§ Your task:
Please state only how many lines in the listing below contain the string "above". Case counts when matching.

§ Given records:
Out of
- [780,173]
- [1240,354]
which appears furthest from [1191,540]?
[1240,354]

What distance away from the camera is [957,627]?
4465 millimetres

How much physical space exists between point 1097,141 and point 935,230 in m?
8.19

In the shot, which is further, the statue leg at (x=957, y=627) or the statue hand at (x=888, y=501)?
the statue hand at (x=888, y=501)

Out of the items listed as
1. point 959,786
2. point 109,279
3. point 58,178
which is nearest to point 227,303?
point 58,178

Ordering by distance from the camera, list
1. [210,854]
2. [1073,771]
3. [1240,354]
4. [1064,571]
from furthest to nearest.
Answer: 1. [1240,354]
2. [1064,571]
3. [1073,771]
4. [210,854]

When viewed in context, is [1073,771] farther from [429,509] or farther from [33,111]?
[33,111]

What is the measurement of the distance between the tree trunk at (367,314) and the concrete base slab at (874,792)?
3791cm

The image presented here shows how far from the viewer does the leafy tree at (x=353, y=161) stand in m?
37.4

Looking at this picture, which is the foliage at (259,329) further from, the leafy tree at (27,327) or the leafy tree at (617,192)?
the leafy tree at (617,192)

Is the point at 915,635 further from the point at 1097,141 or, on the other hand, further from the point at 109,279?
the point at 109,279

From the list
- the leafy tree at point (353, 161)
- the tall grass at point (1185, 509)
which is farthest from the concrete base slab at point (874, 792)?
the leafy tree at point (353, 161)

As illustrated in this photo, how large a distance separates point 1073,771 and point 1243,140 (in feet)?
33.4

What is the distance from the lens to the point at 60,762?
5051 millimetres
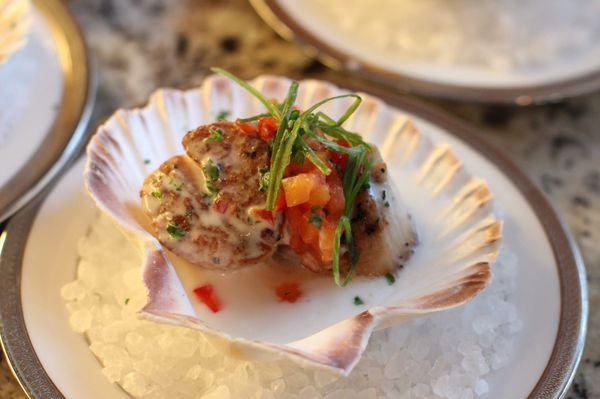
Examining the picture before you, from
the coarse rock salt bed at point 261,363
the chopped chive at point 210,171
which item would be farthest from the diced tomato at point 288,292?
the chopped chive at point 210,171

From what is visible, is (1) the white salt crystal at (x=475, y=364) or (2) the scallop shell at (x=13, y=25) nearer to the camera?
(1) the white salt crystal at (x=475, y=364)

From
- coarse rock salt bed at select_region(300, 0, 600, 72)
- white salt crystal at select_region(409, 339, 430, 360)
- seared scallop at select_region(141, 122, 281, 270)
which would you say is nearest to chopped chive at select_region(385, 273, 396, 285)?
white salt crystal at select_region(409, 339, 430, 360)

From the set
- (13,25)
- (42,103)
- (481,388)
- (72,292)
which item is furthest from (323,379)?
(13,25)

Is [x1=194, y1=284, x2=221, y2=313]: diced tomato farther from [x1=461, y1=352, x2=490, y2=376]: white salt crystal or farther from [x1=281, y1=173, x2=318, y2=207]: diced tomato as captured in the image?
[x1=461, y1=352, x2=490, y2=376]: white salt crystal

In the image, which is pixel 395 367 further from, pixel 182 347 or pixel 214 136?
pixel 214 136

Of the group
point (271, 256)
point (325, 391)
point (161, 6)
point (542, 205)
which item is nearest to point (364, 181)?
point (271, 256)

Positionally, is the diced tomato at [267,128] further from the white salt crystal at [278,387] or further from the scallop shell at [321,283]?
the white salt crystal at [278,387]

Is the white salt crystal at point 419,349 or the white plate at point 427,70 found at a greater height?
the white plate at point 427,70
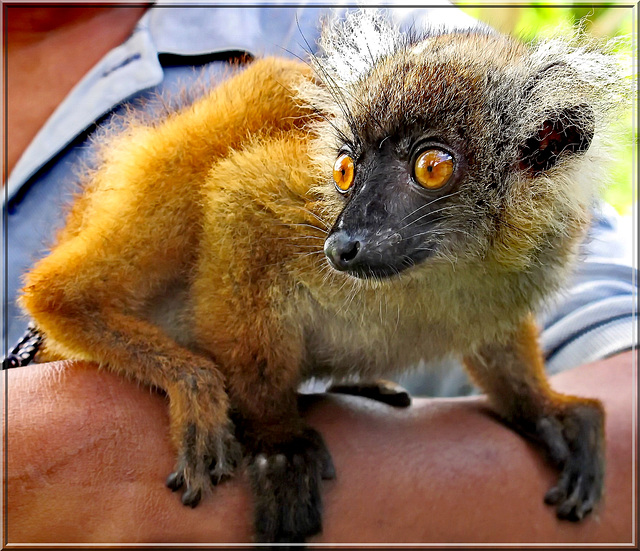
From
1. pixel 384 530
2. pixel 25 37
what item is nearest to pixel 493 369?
pixel 384 530

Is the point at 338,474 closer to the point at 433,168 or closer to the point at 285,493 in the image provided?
the point at 285,493

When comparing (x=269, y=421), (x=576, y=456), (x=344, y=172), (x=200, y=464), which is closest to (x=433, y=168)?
(x=344, y=172)

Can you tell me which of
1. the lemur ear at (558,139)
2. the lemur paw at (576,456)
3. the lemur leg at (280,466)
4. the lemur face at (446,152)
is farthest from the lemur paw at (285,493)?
the lemur ear at (558,139)

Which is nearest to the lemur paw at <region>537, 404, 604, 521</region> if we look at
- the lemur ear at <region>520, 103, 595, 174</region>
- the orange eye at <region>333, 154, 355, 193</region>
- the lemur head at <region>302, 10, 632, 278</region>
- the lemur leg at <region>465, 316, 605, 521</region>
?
the lemur leg at <region>465, 316, 605, 521</region>

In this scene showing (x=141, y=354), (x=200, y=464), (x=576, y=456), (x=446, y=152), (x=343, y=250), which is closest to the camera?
(x=343, y=250)

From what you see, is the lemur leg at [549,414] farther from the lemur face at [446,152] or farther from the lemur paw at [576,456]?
the lemur face at [446,152]
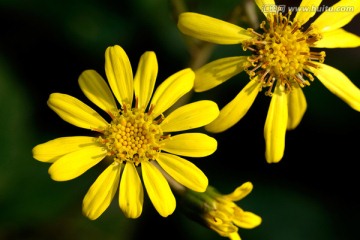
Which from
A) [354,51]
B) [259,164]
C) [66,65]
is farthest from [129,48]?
[354,51]

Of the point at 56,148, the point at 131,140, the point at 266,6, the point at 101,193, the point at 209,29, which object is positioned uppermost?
the point at 266,6

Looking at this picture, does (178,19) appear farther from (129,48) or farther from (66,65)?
(66,65)

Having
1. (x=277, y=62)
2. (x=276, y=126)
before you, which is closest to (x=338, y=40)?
(x=277, y=62)

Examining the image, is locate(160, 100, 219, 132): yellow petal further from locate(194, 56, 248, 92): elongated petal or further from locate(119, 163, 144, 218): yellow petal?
locate(119, 163, 144, 218): yellow petal

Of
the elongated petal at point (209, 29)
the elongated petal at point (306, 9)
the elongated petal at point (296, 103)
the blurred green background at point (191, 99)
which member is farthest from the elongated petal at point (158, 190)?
the blurred green background at point (191, 99)

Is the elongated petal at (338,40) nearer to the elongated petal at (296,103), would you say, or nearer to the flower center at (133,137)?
the elongated petal at (296,103)

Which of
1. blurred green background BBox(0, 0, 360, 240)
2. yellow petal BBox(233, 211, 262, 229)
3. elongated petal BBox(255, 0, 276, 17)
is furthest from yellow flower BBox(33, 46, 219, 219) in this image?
blurred green background BBox(0, 0, 360, 240)

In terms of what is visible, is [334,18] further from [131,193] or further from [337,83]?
[131,193]
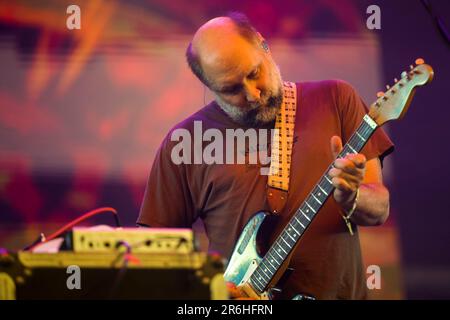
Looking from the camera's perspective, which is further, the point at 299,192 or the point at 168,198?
the point at 168,198

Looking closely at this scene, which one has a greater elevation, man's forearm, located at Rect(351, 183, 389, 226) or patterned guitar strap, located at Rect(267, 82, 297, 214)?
patterned guitar strap, located at Rect(267, 82, 297, 214)

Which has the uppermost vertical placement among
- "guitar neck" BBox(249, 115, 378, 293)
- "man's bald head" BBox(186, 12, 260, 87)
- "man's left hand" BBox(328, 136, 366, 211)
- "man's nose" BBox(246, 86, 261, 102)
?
"man's bald head" BBox(186, 12, 260, 87)

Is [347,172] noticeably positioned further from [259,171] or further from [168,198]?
[168,198]

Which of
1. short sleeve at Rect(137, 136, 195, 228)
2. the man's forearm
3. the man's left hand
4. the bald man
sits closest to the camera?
the man's left hand

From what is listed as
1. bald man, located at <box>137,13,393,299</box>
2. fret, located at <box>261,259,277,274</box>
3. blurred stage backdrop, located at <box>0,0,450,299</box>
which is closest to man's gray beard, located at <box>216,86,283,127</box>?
bald man, located at <box>137,13,393,299</box>

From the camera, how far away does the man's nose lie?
283 cm

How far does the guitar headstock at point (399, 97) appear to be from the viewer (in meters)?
2.45

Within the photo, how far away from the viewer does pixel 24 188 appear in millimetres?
3545

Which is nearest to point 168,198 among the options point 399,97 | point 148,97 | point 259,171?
point 259,171

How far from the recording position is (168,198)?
3.00 meters

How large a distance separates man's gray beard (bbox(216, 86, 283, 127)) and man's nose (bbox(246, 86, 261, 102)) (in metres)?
0.03

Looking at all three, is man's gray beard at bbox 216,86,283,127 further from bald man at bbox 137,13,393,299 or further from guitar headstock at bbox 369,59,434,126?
guitar headstock at bbox 369,59,434,126

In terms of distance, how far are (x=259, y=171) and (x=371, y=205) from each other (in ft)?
1.59

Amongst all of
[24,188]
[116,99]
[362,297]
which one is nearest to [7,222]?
[24,188]
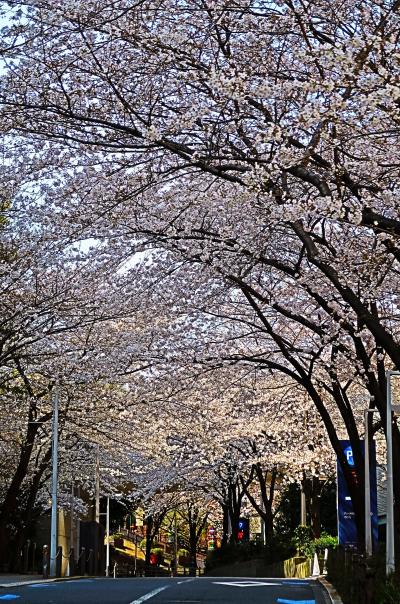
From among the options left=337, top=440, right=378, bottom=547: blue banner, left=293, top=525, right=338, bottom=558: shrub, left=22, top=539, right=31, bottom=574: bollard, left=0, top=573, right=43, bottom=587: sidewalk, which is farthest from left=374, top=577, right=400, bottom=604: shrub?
left=22, top=539, right=31, bottom=574: bollard

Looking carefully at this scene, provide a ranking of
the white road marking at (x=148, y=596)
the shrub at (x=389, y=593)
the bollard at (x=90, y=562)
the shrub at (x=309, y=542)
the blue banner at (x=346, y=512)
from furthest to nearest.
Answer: the bollard at (x=90, y=562), the shrub at (x=309, y=542), the blue banner at (x=346, y=512), the white road marking at (x=148, y=596), the shrub at (x=389, y=593)

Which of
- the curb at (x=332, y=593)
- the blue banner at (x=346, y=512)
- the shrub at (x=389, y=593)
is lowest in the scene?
the curb at (x=332, y=593)

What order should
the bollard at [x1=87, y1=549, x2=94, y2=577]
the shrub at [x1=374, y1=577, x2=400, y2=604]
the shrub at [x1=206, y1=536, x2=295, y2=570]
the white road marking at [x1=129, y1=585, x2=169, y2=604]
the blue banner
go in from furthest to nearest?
1. the bollard at [x1=87, y1=549, x2=94, y2=577]
2. the shrub at [x1=206, y1=536, x2=295, y2=570]
3. the blue banner
4. the white road marking at [x1=129, y1=585, x2=169, y2=604]
5. the shrub at [x1=374, y1=577, x2=400, y2=604]

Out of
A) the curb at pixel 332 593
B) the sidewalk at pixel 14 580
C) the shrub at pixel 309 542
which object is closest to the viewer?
the curb at pixel 332 593

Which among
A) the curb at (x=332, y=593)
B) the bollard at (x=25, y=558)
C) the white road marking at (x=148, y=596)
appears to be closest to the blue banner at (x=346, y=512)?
the curb at (x=332, y=593)

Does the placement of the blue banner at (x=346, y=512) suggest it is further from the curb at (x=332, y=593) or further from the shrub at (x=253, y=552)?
the shrub at (x=253, y=552)

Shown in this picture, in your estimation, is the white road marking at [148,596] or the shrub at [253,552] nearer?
the white road marking at [148,596]

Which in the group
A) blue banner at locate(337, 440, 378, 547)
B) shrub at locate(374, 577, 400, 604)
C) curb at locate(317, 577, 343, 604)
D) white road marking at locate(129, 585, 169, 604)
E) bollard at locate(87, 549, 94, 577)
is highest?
blue banner at locate(337, 440, 378, 547)

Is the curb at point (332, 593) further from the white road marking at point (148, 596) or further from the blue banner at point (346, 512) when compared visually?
the blue banner at point (346, 512)

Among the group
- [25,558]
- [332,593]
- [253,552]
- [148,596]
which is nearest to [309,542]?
[253,552]

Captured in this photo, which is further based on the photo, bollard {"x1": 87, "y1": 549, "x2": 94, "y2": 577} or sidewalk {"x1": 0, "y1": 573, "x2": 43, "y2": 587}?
bollard {"x1": 87, "y1": 549, "x2": 94, "y2": 577}

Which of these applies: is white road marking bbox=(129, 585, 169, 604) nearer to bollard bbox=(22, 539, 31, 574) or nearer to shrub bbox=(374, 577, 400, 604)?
shrub bbox=(374, 577, 400, 604)

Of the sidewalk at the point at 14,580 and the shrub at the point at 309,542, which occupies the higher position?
the shrub at the point at 309,542

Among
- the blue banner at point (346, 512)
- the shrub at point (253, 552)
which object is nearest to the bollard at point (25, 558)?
the shrub at point (253, 552)
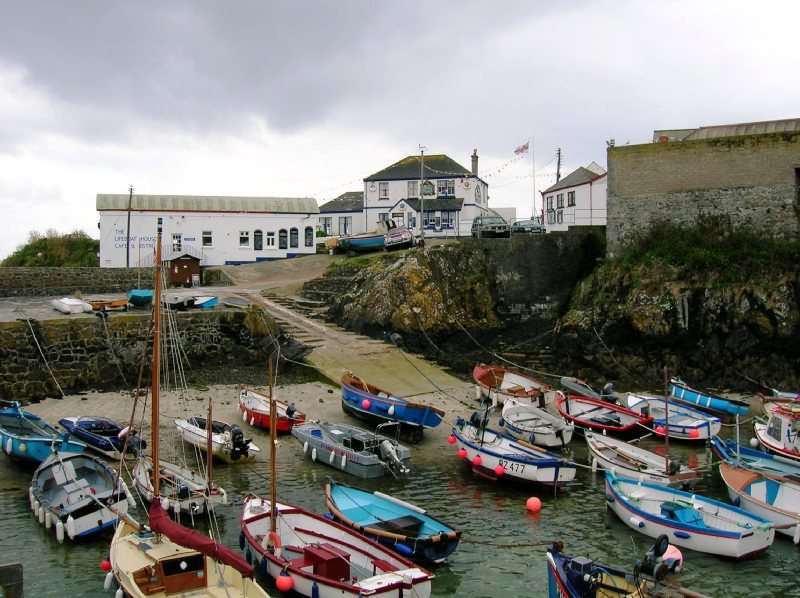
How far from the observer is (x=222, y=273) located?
1698 inches

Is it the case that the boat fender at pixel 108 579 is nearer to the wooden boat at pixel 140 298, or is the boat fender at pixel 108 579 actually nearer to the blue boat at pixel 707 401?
the wooden boat at pixel 140 298

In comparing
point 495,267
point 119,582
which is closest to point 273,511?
point 119,582

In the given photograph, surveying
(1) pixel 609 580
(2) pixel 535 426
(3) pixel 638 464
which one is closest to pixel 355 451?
(2) pixel 535 426

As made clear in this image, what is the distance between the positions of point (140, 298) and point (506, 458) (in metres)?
19.0

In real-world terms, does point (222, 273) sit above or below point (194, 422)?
above

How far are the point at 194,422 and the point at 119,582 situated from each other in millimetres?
8963

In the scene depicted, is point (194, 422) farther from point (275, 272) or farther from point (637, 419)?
point (275, 272)

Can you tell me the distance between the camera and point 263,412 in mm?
23047

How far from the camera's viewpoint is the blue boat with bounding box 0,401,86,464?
18438mm

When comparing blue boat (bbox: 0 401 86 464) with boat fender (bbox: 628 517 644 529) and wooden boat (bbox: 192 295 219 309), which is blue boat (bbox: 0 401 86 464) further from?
boat fender (bbox: 628 517 644 529)

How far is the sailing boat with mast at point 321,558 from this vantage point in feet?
38.7

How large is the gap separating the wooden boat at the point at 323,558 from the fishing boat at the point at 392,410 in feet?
25.7

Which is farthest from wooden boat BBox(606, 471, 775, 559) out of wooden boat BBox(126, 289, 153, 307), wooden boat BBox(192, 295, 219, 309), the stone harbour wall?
wooden boat BBox(126, 289, 153, 307)

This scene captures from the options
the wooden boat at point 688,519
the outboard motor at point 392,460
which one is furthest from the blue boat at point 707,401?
the outboard motor at point 392,460
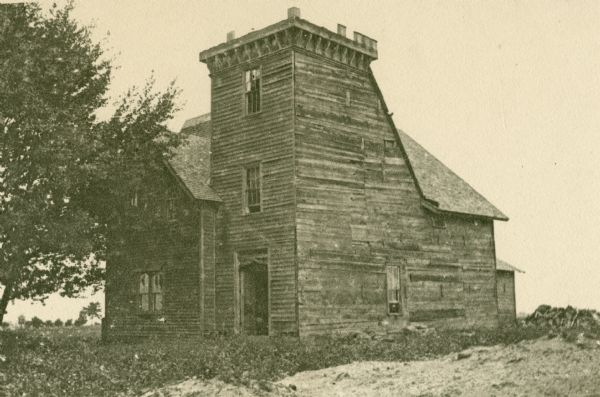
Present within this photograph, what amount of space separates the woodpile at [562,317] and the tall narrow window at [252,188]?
489 inches

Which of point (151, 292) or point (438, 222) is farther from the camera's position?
point (438, 222)

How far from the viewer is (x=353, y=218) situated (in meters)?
26.9

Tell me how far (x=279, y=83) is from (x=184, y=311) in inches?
361

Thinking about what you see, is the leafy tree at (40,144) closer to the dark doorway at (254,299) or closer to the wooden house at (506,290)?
the dark doorway at (254,299)

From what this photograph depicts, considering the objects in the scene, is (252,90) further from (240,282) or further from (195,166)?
(240,282)

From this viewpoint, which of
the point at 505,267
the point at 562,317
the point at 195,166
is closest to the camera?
the point at 195,166

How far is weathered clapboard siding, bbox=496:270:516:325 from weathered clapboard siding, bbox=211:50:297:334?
1779cm

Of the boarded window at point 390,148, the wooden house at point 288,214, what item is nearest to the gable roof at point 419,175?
the wooden house at point 288,214

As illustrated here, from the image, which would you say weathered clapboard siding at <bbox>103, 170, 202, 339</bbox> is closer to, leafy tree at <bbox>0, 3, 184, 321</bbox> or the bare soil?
leafy tree at <bbox>0, 3, 184, 321</bbox>

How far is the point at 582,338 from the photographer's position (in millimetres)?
14812

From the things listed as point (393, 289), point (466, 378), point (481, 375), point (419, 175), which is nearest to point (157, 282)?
point (393, 289)

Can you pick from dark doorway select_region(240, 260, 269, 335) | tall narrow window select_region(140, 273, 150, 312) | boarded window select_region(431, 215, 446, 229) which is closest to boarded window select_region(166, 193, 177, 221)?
tall narrow window select_region(140, 273, 150, 312)

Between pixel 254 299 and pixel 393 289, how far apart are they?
18.5 ft

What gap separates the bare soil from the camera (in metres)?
12.7
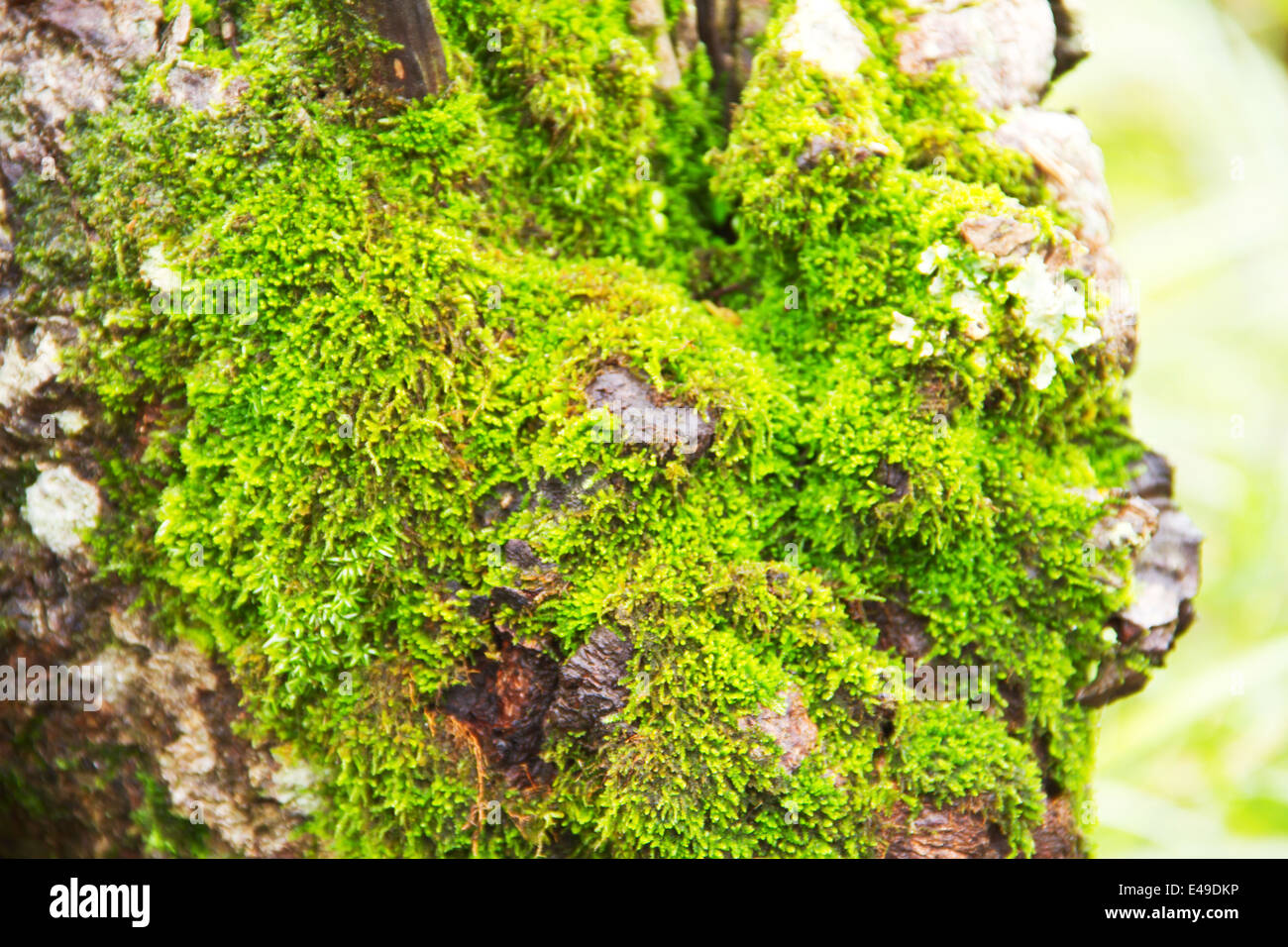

§ Correct response:
2